EXERCISE DESCRIPTION:
Exactly the lines from the top of the records below through the one containing "Consider this experimental" must be set down, with no line added or dropped.

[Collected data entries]
+ + + +

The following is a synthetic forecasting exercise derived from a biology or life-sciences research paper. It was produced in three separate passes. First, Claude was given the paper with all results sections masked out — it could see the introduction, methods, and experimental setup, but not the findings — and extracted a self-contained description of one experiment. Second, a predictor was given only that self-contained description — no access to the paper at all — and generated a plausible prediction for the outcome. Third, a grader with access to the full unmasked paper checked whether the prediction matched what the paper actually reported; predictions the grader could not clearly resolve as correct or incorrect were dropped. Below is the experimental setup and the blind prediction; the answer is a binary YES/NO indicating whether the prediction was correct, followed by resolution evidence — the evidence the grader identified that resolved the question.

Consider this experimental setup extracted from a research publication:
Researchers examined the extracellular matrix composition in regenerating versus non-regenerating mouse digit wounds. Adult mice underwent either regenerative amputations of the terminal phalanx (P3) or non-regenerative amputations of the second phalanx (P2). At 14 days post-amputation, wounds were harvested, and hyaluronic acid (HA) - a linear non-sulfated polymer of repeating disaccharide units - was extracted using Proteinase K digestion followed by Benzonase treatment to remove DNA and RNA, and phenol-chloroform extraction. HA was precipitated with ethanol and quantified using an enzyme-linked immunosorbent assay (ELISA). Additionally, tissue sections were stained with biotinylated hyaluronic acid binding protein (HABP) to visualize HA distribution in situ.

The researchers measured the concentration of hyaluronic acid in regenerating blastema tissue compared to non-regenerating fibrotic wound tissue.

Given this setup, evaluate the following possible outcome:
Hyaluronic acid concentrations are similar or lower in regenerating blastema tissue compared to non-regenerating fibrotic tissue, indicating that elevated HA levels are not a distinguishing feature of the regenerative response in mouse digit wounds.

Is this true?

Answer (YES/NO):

+ + + +

ANSWER AREA:
The following is a synthetic forecasting exercise derived from a biology or life-sciences research paper. It was produced in three separate passes. First, Claude was given the paper with all results sections masked out — it could see the introduction, methods, and experimental setup, but not the findings — and extracted a self-contained description of one experiment. Second, a predictor was given only that self-contained description — no access to the paper at all — and generated a plausible prediction for the outcome. Third, a grader with access to the full unmasked paper checked whether the prediction matched what the paper actually reported; predictions the grader could not clearly resolve as correct or incorrect were dropped. Below is the experimental setup and the blind prediction; the answer is a binary YES/NO indicating whether the prediction was correct, followed by resolution evidence — the evidence the grader identified that resolved the question.

Consider this experimental setup extracted from a research publication:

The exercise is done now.